Five detainees arrested last Thursday while supporting other detained friends were released on Wednesday.
The released detainees include Abdel Qader “Mody” El-Melegy, a prominent political activist.
The five detainees were fined EGP 1,200 each at the Zeinhom Court and served a suspended sentence of two weeks in jail. Their lawyer Mahmoud Belal stated that they were accused of “thuggery, display of power, sabotaging public and private property, and attacking public authority personnel”.

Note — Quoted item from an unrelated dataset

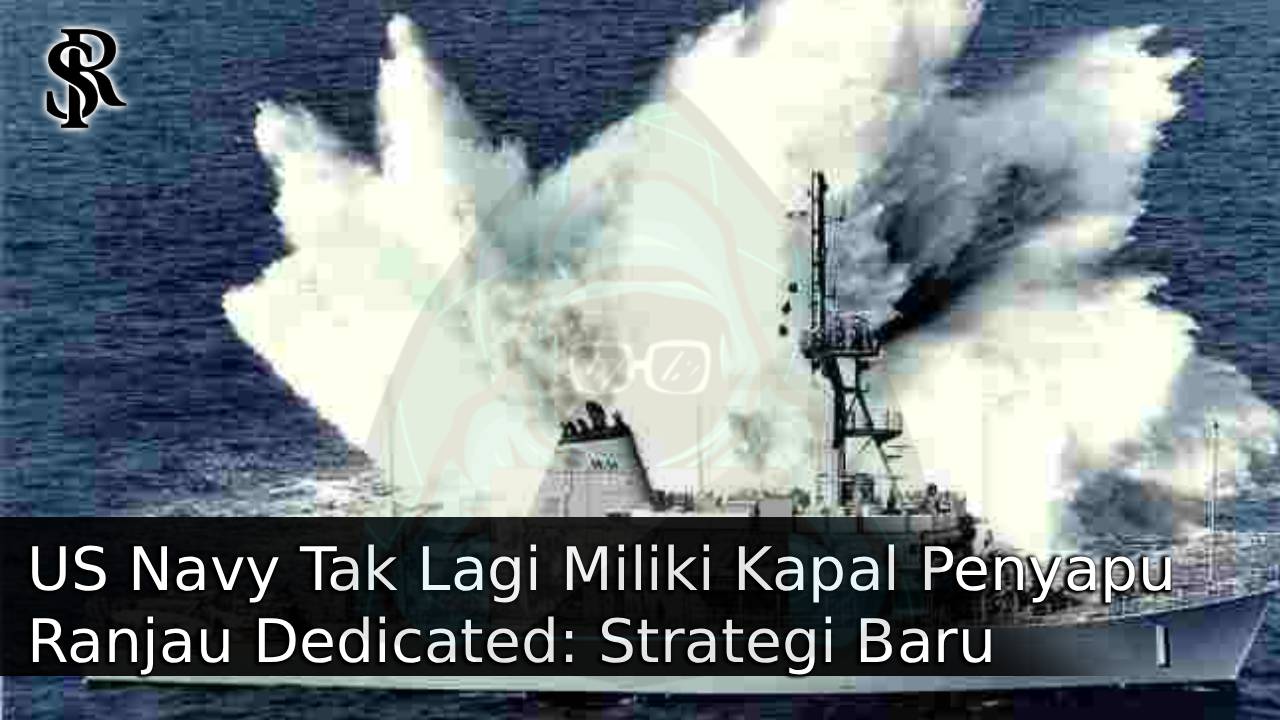 US Navy Tak Lagi Miliki Kapal Penyapu Ranjau Dedicated: Strategi Baru Angkatan Laut Terkuat Dunia post thumbnail image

“We shall appeal this verdict,” Belal said. He stated that the appeal could result in the dropping of the charges, as well as the fine. For the time being, he added, the detainees’ friends will pay the fines for their release.

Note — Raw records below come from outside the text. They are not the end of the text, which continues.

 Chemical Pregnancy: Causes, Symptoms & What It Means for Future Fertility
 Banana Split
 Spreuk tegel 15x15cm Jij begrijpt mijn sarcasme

The detainees were arrested last Thursday outside the South Cairo Court while rallying in solidarity with a group of protesters who were taken into custody on 28 January outside the Cairo Governorate Building. “Three of those arrested were friends of mine as well as Mody’s,” said Mahmoud Sameh, Mody’s friend who was with him when he got arrested.

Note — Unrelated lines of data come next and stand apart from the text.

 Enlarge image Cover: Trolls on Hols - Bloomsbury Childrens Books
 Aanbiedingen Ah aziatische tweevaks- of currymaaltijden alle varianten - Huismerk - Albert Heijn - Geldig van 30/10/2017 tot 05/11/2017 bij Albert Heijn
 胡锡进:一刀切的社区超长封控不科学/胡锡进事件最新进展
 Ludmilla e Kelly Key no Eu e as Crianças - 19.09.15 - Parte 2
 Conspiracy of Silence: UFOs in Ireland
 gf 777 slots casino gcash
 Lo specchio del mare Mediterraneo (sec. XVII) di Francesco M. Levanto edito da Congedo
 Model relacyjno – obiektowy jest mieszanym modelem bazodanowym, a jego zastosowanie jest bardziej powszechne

Sameh claimed a group of “uncivilised” men and women bombarded the Thursday trial, one woman breaking the window of the court. The incident was closely followed by the exit of an unidentified lawyer from court, who shouted at the rally that the detainees “will not be released”. Soon, clashes erupted between security forces and those rallying outside the court, with shop owners siding with security. Sameh described the scene as a “trap” woven by court security.
“One shop owner told us after the clashes stopped that he was told by police that the protestors’ rally attempted to break the detainees free,” Sameh said, denying any truth in the police’s allegations. Sameh claimed Mody did not attack anybody or sabotage anything. “He was only trying to break up the fights,” Sameh said.
At the time of his arrest, Sameh stated that Mody was on the phone, standing in the midst of almost 400 security forces. “A friend of ours tried to warn him, but he was already arrested.”
Mody was arrested alongside Yehia Abu el Naga, Mostafa Magdy Mostafa, Ahmed Nebeeh, and Sa’eed Abul Einein. They were tried on Saturday and were detained for a further 15 days. Lawyers appealed the verdict, setting another trial on Wednesday.
Arrests have plagued the country since protests held on 25 January commemorating the second anniversary of the revolution. Human rights lawyers estimate that 1,000 people have been arrested across Egypt since then.